Chicago TV station WGN and its best-known personality Bozo the Clown both figure in the plot of "Kittentits." Illustration by Madeline Deabler for the SHOUT.

EC: I found that the characters you created and the world you built have really stuck with me. I feel like I’ve been to the grounds of the 1992 Chicago World’s Fair and a fictional Dodge City wax museum — neither of which ever existed. Can you tell me a little bit about how you built your fictional world and why you make the choices you did? 

HW: I'm so glad it stuck with you! If anything sticks with readers, it's no doubt because the book was stuck in my own head for so long. I started it in 2009 and worked on and off in spurts, sometimes taking years off in between. When something lives in your head that long it gets all kinds of time to marinate and becomes increasingly layered as new ideas show up on their own in the regular flow of life. If you give a draft enough time, you'll see patterns and connections you hadn't noticed before that you can then go back and exploit. 

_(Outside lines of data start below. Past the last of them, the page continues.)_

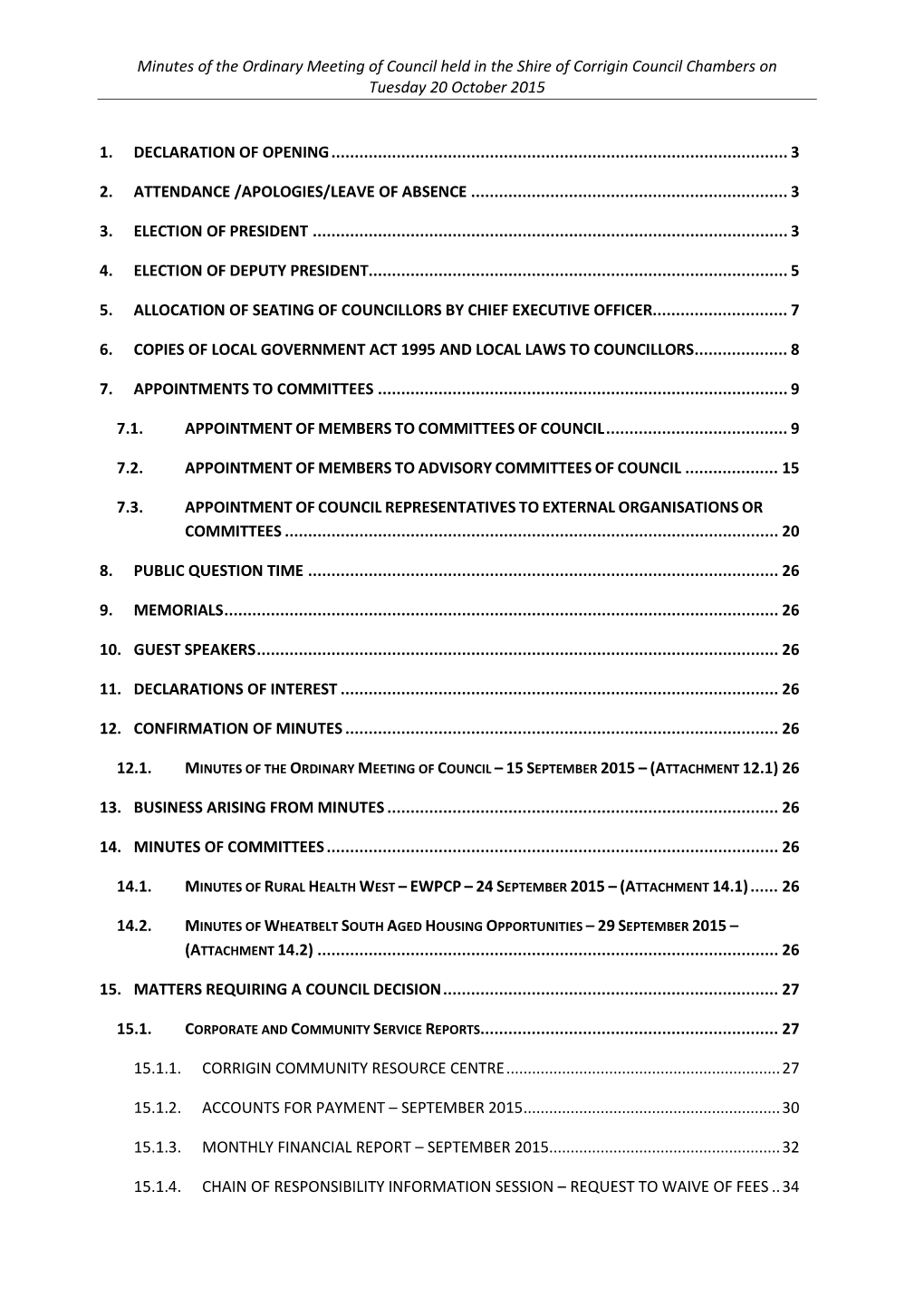 Minutes of the Ordinary Meeting of Council Held in the Shire of Corrigin Council Chambers on Tuesday 20 October 2015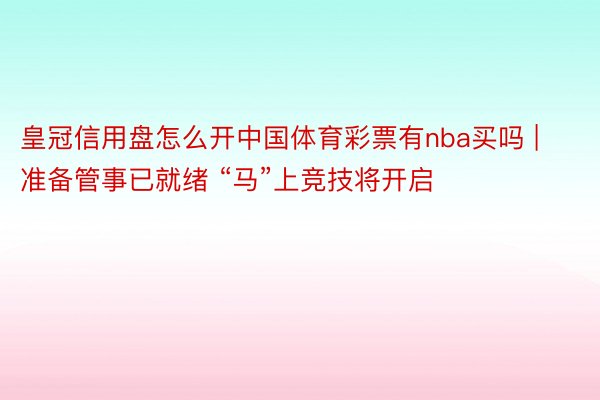 皇冠信用盘怎么开中国体育彩票有nba买吗 | 准备管事已就绪 “马”上竞技将开启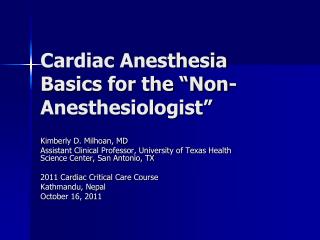 Cardiac Anesthesia Basics for the “Non-Anesthesiologist”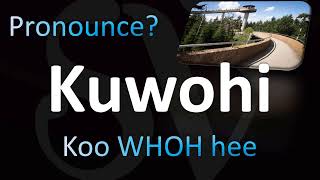 How to Pronounce Kuwohi CORRECTLY [upl. by Salb818]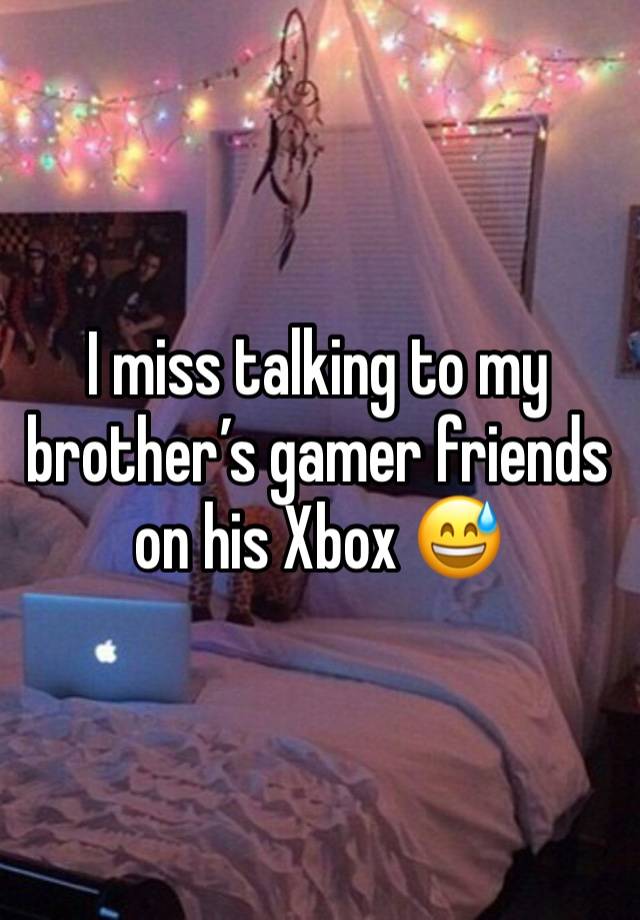 I miss talking to my brother’s gamer friends on his Xbox 😅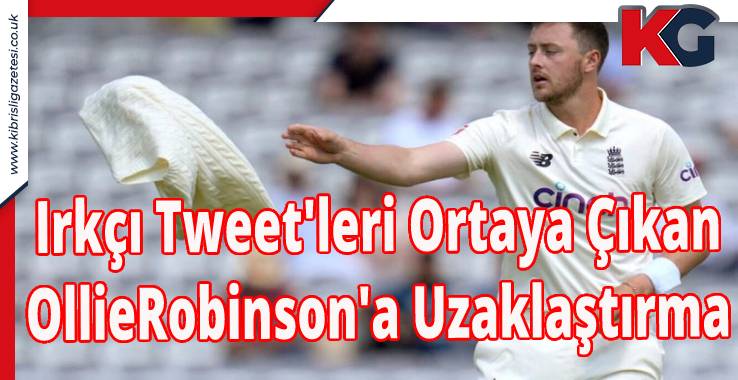 Irkçı Tweet'leri Ortaya Çıkan İngiliz Kriketçi Ollie Robinson'a Uzaklaştırma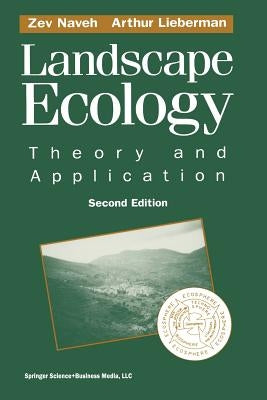 Landscape Ecology by Naveh, Zev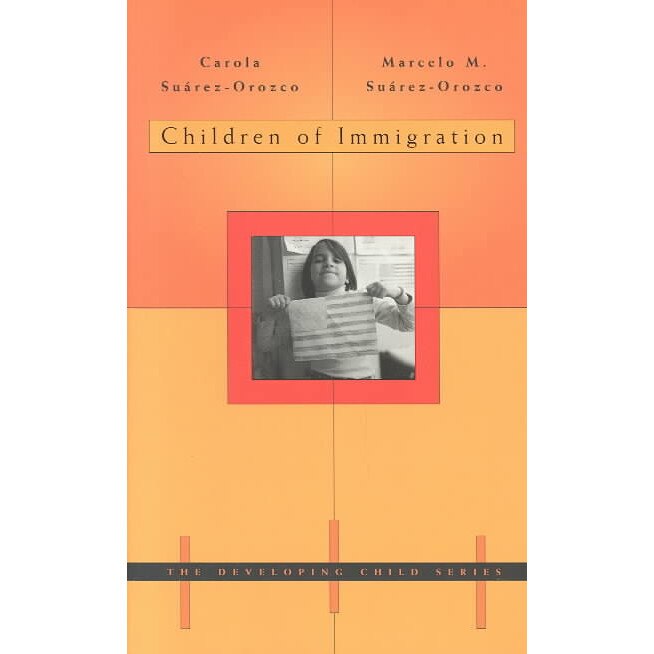 Children of Immigration de C Suarez/-/orozco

Things that surprise tend to stick, too, so I try to work in a way that enables surprises. For example, at one point I was stuck and needed some device to get the plot moving, so I gave one of the characters a mysterious black box with no idea whatsoever what was inside. Maybe a year later I finally figured out what was inside the box, just an image I thought would be interesting, and then, working backward from the image, I figured out a backstory for her character (she grew up in a wax museum!) that could make the object make sense. Then you do some minor research on wax museums and write the new backstory, then sew it into the draft, which can be tedious, but it's the best way I know to keep things genuinely surprising (and therefore memorable) for the reader. I'm not necessarily advocating for this process, as it took me way longer to finish this book than I would have liked! But I do think it has its benefits. 

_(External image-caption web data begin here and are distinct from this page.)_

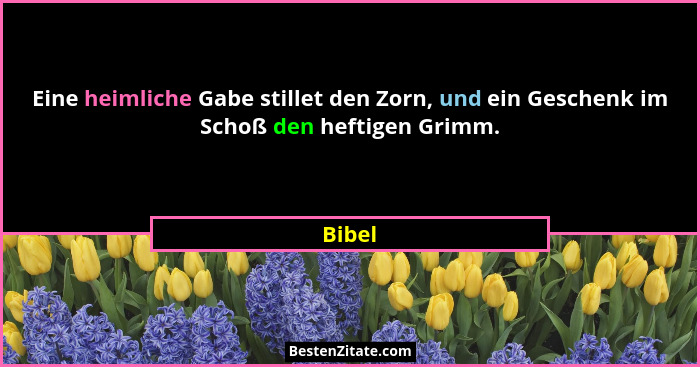 Eine heimliche Gabe stillet den Zorn, und ein Geschenk im Schoß den heftigen Grimm.... - Bibel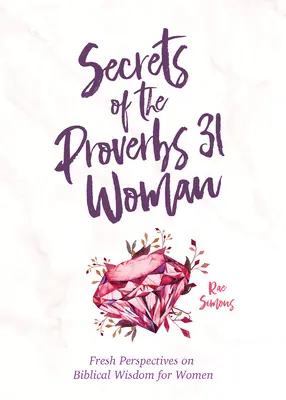 Secretele femeii Proverbe 31: Un devoțional pentru femei - Secrets of the Proverbs 31 Woman: A Devotional for Women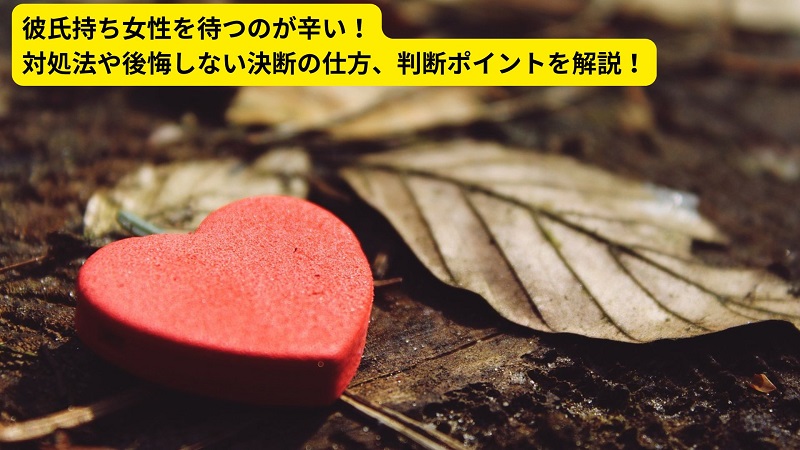 彼氏持ち女性を待つのが辛い！対処法や後悔しない決断の仕方、判断ポイントを解説！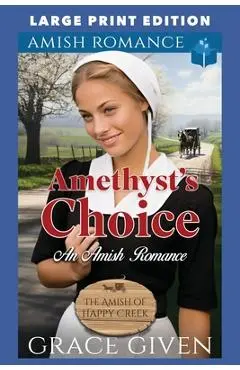 Amethyst's Choice: Large Print Edition - Grace Given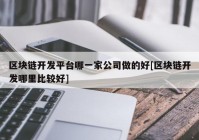 区块链开发平台哪一家公司做的好[区块链开发哪里比较好]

Holly Wilson’s work has appeared in Narrative, Redivider, Northwest Review, Short Story, New Stories from the South, and elsewhere. She was a Kingsbury Fellow at Florida State, where she received a Ph.D. in creative writing. She grew up in Kansas and currently makes her home in Fort Atkinson, Wisconsin, where she lives with her son. She’s an associate professor of creative writing at the University of Wisconsin-Whitewater.

Emily Christensen is a freelance journalist and news entrepreneur based in Wichita, Kansas. She is one of the co-founders of the SHOUT.